Im Innern brodelt es heftig. Auch wenn die Ausbrüche selten sind, überträgt sich die Leidenschaft ihres Spiels in jedem Moment: Liza Ferschtman gleicht einem geigerischen Vulkan. Und sie ist eine Vollblutmusikerin im ganzheitlichen Sinne, keines jener geigenden Girlies, die zwar auf ihrem Instrument entzücken, sonst aber wenig zu sagen haben.

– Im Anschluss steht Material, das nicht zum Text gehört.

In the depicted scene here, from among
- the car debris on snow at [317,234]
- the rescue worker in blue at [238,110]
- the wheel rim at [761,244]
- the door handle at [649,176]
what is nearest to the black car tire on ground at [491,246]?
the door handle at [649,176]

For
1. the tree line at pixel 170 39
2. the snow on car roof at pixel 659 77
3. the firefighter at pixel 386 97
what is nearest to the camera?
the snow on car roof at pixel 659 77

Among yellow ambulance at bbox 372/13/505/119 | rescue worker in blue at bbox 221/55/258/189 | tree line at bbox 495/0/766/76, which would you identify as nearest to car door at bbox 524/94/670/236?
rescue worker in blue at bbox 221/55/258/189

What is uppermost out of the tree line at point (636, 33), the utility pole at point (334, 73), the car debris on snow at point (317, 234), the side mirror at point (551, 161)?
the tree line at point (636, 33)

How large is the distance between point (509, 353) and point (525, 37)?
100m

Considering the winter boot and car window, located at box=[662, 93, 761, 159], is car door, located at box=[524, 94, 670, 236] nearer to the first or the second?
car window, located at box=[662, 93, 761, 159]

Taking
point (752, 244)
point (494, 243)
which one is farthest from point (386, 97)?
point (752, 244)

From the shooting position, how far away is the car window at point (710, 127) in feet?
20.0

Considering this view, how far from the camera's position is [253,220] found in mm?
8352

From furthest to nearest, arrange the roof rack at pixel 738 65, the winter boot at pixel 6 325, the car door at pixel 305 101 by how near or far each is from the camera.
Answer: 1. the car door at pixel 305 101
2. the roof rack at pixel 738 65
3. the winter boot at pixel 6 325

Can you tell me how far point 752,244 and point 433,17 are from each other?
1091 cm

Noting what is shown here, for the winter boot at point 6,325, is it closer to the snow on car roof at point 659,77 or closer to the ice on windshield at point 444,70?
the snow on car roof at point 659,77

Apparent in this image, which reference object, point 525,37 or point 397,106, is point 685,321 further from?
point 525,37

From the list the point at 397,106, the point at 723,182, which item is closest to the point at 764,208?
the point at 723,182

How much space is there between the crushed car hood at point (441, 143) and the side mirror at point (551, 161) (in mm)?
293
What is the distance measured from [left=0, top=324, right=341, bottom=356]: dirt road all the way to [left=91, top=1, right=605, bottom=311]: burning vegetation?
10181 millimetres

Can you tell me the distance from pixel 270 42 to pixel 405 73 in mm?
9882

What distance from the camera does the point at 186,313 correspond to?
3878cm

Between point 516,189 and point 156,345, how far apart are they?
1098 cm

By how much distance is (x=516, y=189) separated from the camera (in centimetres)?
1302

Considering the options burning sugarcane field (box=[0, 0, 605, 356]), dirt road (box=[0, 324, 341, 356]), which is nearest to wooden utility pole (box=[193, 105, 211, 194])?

Geboren wird sie in Holland als Kind russischer Juden, Mutter und Vater sind beide Musiker. Natürlich spürt Ferschtman ihre Wurzeln, wobei sie sich weniger mit „diesen starken Virtuosen und ihrem klangvollen Spiel“ verbunden fühlt. Die „russische Schule“, wie sie ihre Eltern verkörpern, identifiziert sie mit „breit gebildeten Künstlern, die sich auch in Literatur und Kunst sehr gut auskennen.“ Sie wurde denn auch nicht zum Wunderkind gedrillt, sondern wuchs „mit Liebe zur Musik auf“. Die Freiheit und der Spaß am Musizieren sind bis heute ihre Motivation: „Ich bin keine Geigerin, bei der sich alles um das eigene Instrument dreht. Ich muss unbedingt Musik machen. Die Geige ist nur ein Weg zur Musik.“
Die Sopranstimme ihrer Stradivari
Bis heute fasziniert sie zumal der tiefe Klang des Cellos – das Instrument ihres Vaters. Auf der Suche nach dem persönlichen Ideal ihres Geigentons geht es eben darum, „dass es unter dem Ton noch etwas gibt.“ Sie schätzt tiefgründige Untertöne mehr als bloß brillante Obertöne. Lange spielte Ferschtman eine sehr schöne Storioni – eine Geige mit ganz tiefer Stimmung, die eher einer Bratsche glich: „Das war mein Ton. Nun spiele ich auf einer Stradivari, die eher einer Sopranistin gleicht. Ich gebe mir viel Mühe, damit sie mehr wie ein Mezzo klingt, weil mir dieser Charakter mehr entspricht. Wie man ist, so spielt man.“
Immer wieder klingen Vergleiche mit dem Singen an, wenn Liza Ferschtman über ihr Geigenspiel spricht. Zwei Aspekte spielen dabei eine Rolle: „Da ist die Lyrik des Singens, man muss atmen und phrasieren wie ein Sänger. Und da ist das Erzählende des Singens. Für mich ist es sehr wichtig, ohne Text etwas zu erzählen und die Menschen auf diese Weise mitzunehmen. Ich spiele von A nach B, mache ein Komma, spreche dann weiter: Auch komplizierte Zusammenhänge werden so für das Publikum nachvollziehbar.“ Schon als Kind hat Liza Aufnahmen von Sängern wie Kathleen Ferrier, Hans Hotter und Dietrich Fischer-Dieskau gehört: „Für meine Eltern war der Gesang das höchste Ideal für alles Musizieren.“ Konkret versucht sie, sich beim Geigen „Klangworte oder sogar Geschichten vorzustellen“.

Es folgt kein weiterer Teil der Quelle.